CONSEGNA.
Nel brano fornito sulla dialettica del dono, individui ed elenchi tutti gli atteggiamenti che rendono poco convincente il contenuto del messaggio.

___ BRANO FORNITO ___

Tutto questo complicato sistema di negazioni reciproche, di ricevere fingendo di rifiutare, di controscusarsi per il poco che si offre, chiama in causa la nota dialettica del dono, dell’obbligo e della gratuità nello scambio simbolico di benefici graziosi e soprattutto del valore. Due argomenti focali richiederebbero a questo punto di essere discussi. Il primo è quello del grado di verità, ossia del più o meno credibile (un po’ sì, un po’ no; e ancora, non metto in dubbio che tu sia sincero, e magari, che tu stesso sia convinto di quello che fai o di quello che dici, ma io ci credo un po’ meno, non è del tutto falso, ma neppure tutto vero…) Il secondo tema è quello della misura comparata dei valori, i valori del beneficio dato e ricevuto, il giudizio di qualità, di pregio, o all’opposto, del danno e della perdita.
Quanto al primo tema limitiamoci a prendere atto del fatto che quantificare il grado di rispondenza di un giudizio alla norma di un ideale di verità completa e insindacabile richiederebbe una scala di riferimento su cui commisurare almeno statisticamente le performances di questi giudizi. Una sorta di parametro di persuasività, o di accettabilità, se non proprio di verità, può nascere dalla valutazione comparata fra due o più eventi: un complimento eccessivo, una deferenza esagerata, oppure all’opposto un apprezzamento troppo debole, formale o di circostanza, rendono indubbiamente poco convincente il contenuto del messaggio.

___ DATI MOSTRATI ___

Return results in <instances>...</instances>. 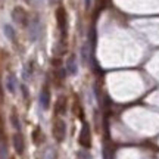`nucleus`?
Instances as JSON below:
<instances>
[{"instance_id": "nucleus-2", "label": "nucleus", "mask_w": 159, "mask_h": 159, "mask_svg": "<svg viewBox=\"0 0 159 159\" xmlns=\"http://www.w3.org/2000/svg\"><path fill=\"white\" fill-rule=\"evenodd\" d=\"M80 144L84 146V148H90L91 146V134H90V128H89L87 124L83 127V130L80 133Z\"/></svg>"}, {"instance_id": "nucleus-11", "label": "nucleus", "mask_w": 159, "mask_h": 159, "mask_svg": "<svg viewBox=\"0 0 159 159\" xmlns=\"http://www.w3.org/2000/svg\"><path fill=\"white\" fill-rule=\"evenodd\" d=\"M81 57H83V61H87V46H83V47H81Z\"/></svg>"}, {"instance_id": "nucleus-5", "label": "nucleus", "mask_w": 159, "mask_h": 159, "mask_svg": "<svg viewBox=\"0 0 159 159\" xmlns=\"http://www.w3.org/2000/svg\"><path fill=\"white\" fill-rule=\"evenodd\" d=\"M13 146H15V150H16L18 155H21L24 152V139L19 133H16L13 137Z\"/></svg>"}, {"instance_id": "nucleus-8", "label": "nucleus", "mask_w": 159, "mask_h": 159, "mask_svg": "<svg viewBox=\"0 0 159 159\" xmlns=\"http://www.w3.org/2000/svg\"><path fill=\"white\" fill-rule=\"evenodd\" d=\"M40 31H41V27H40V22L35 19L31 22V39L33 40H37L40 35Z\"/></svg>"}, {"instance_id": "nucleus-6", "label": "nucleus", "mask_w": 159, "mask_h": 159, "mask_svg": "<svg viewBox=\"0 0 159 159\" xmlns=\"http://www.w3.org/2000/svg\"><path fill=\"white\" fill-rule=\"evenodd\" d=\"M6 89L9 93H15L16 91V78L13 77V75H7L6 77Z\"/></svg>"}, {"instance_id": "nucleus-10", "label": "nucleus", "mask_w": 159, "mask_h": 159, "mask_svg": "<svg viewBox=\"0 0 159 159\" xmlns=\"http://www.w3.org/2000/svg\"><path fill=\"white\" fill-rule=\"evenodd\" d=\"M12 124H13V127H15L16 130H19V128H21V125H19V121H18L16 115H12Z\"/></svg>"}, {"instance_id": "nucleus-9", "label": "nucleus", "mask_w": 159, "mask_h": 159, "mask_svg": "<svg viewBox=\"0 0 159 159\" xmlns=\"http://www.w3.org/2000/svg\"><path fill=\"white\" fill-rule=\"evenodd\" d=\"M3 31H5V35L7 40H11V41H13L15 40V30L12 28L9 24H6L5 27H3Z\"/></svg>"}, {"instance_id": "nucleus-7", "label": "nucleus", "mask_w": 159, "mask_h": 159, "mask_svg": "<svg viewBox=\"0 0 159 159\" xmlns=\"http://www.w3.org/2000/svg\"><path fill=\"white\" fill-rule=\"evenodd\" d=\"M12 16H13V19H15L16 22H19V24H25V21H27V15H25V12H24L22 9H19V7L13 11Z\"/></svg>"}, {"instance_id": "nucleus-4", "label": "nucleus", "mask_w": 159, "mask_h": 159, "mask_svg": "<svg viewBox=\"0 0 159 159\" xmlns=\"http://www.w3.org/2000/svg\"><path fill=\"white\" fill-rule=\"evenodd\" d=\"M49 105H50V93L47 89H43L41 94H40V106L41 109H49Z\"/></svg>"}, {"instance_id": "nucleus-3", "label": "nucleus", "mask_w": 159, "mask_h": 159, "mask_svg": "<svg viewBox=\"0 0 159 159\" xmlns=\"http://www.w3.org/2000/svg\"><path fill=\"white\" fill-rule=\"evenodd\" d=\"M66 72H68V75H75L78 72V62H77L75 56L68 57V61H66Z\"/></svg>"}, {"instance_id": "nucleus-1", "label": "nucleus", "mask_w": 159, "mask_h": 159, "mask_svg": "<svg viewBox=\"0 0 159 159\" xmlns=\"http://www.w3.org/2000/svg\"><path fill=\"white\" fill-rule=\"evenodd\" d=\"M53 134L56 137L57 142H63V139L66 136V125L62 119H57L55 122V128H53Z\"/></svg>"}]
</instances>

___

RISULTATO DELL'ESERCIZIO.
- un complimento eccessivo
- una deferenza esagerata
- un apprezzamento troppo debole, formale o di circostanza